Kill Your Darlings Go read.
It’s hard. Sacrificing the beautiful words, the clever phrases, the heart-breaking scenes. But it has to be done. The novel will be better for it, and only you will know how much it hurt to chop out everything that didn’t serve the story.
There isn’t much you can do about the words and phrases unless you’re the type who keeps a file of discards — just in case. But the scenes? Take them out, give them their own fresh white page, and let them mellow and fade in your memory. Then go back. Maybe you’ll see the core of a short story.





Richard W Scott
/ January 22, 2013Well reasoned!
Danielle de Valera
/ January 22, 2013You’re in good company, Catana. Apparently, Hemingway once said, The test of a good novel is how much good stuff you can cut out of it.
Audrey Kalman
/ January 22, 2013This is exactly what I am doing right now. Boy, is it difficult!
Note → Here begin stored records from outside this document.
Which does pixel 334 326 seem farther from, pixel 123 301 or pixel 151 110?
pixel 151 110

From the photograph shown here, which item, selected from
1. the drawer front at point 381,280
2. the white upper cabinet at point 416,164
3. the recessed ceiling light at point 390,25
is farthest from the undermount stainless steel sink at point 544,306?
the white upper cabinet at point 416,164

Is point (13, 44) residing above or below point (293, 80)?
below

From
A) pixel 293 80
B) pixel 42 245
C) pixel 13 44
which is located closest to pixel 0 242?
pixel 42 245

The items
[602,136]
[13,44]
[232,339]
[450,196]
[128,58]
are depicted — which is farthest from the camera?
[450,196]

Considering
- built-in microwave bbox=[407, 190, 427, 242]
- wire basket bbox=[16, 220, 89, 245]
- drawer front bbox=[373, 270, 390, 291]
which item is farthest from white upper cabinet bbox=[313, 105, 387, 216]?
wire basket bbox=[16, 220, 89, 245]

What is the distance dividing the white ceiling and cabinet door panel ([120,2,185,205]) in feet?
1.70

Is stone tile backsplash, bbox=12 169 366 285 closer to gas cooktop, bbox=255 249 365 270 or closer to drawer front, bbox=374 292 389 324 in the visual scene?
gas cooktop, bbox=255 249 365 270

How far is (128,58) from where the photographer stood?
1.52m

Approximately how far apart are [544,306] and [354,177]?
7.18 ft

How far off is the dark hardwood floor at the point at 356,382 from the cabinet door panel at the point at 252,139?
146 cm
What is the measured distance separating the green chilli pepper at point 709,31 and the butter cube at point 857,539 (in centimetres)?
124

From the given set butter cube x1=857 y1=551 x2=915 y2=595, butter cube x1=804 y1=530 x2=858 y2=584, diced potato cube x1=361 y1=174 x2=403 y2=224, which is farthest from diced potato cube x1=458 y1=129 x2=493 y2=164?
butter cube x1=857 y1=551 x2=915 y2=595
But oh-so-necessary.
yhosby
/ January 23, 2013just wanted to let you know that I nominated you for the blog hop… http://yawattahosby.wordpress.com/2013/01/23/woo-hoo-who-wants-to-follow-me-on-a-blog-hop
Keep smiling,
Yawatta
Thomas Cotterill
/ January 24, 2013I’m one of those with a file full of discards! However, I do actually reuse them, usually (but not always) in a different place in the same work. It’s as if I knew the material had to go in, but didn’t quite grasp where or how. Later, it seems more obvious, and after some reworking, the bits find their proper place.